··· Stored data ···
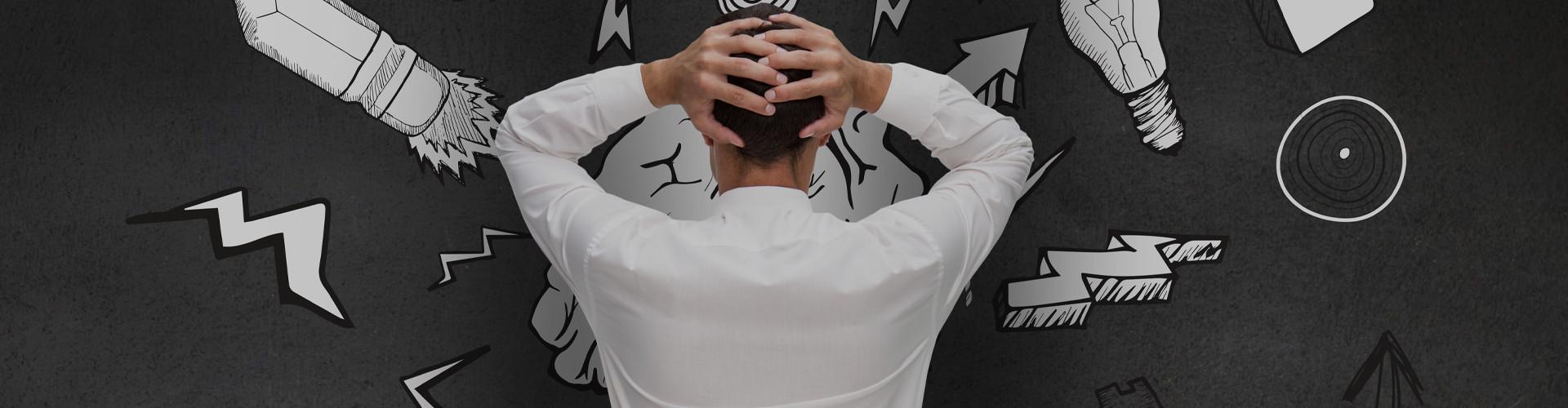 Training omgaan met burn-out en stress in teams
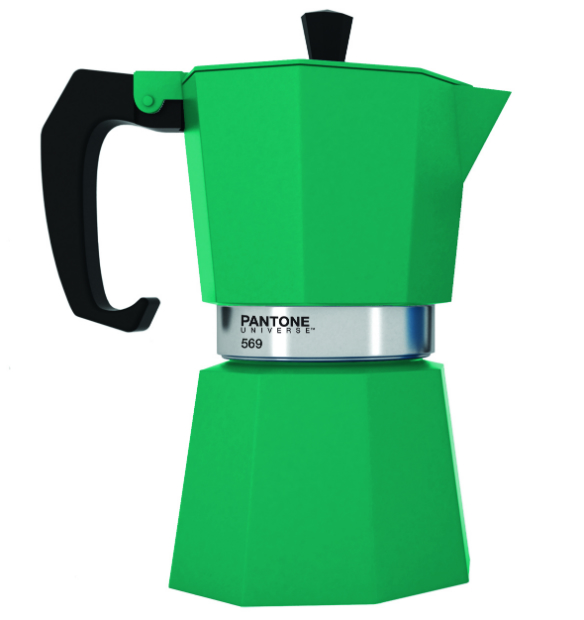 Emerald Green Pantone 569 coffee maker, Berry Red £30.00
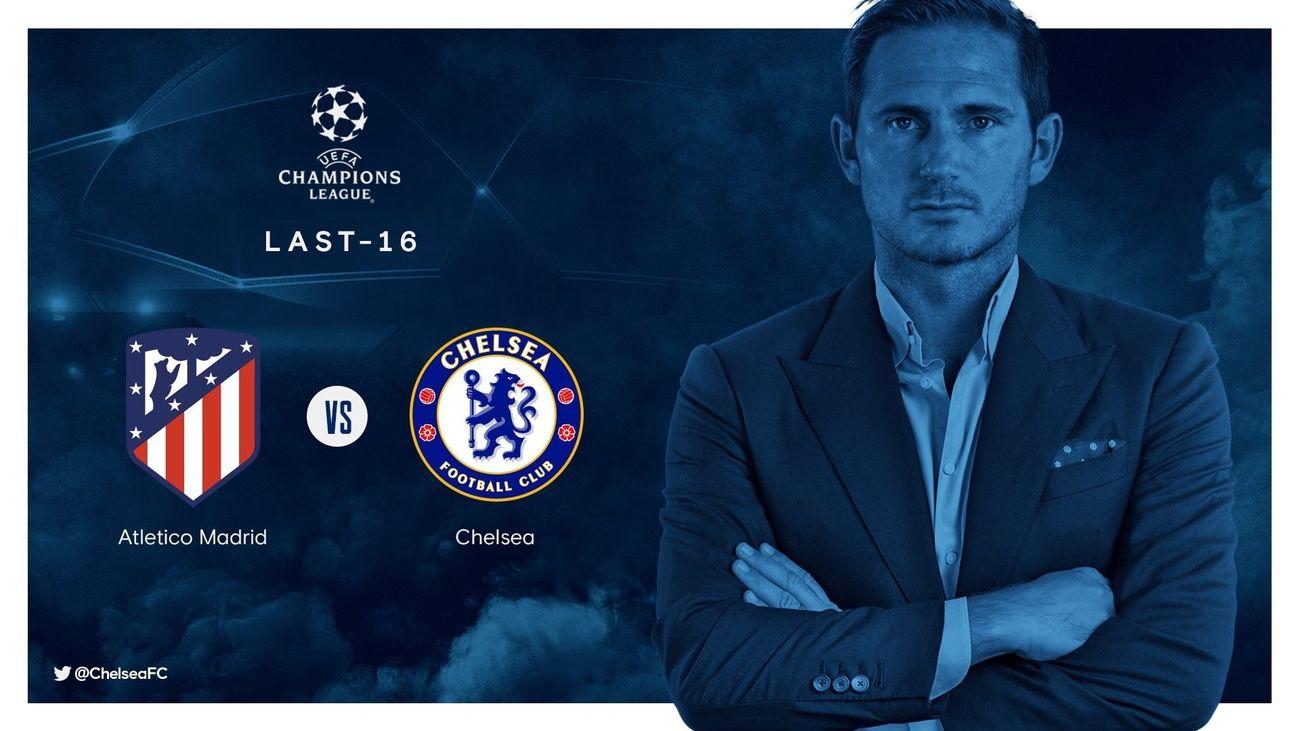 Así es el Chelsea, rival del Atleti en octavos de la Champions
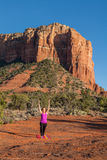Rotes Felsen-Yoga Sedona Lizenzfreies Stockbild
···
**Work request**. Please restate all of the listing above word for word, with no pictures.

**Exercise answer**.
 Training omgaan met burn-out en stress in teams
 Emerald Green Pantone 569 coffee maker, Berry Red £30.00
 Así es el Chelsea, rival del Atleti en octavos de la Champions
Rotes Felsen-Yoga Sedona Lizenzfreies Stockbild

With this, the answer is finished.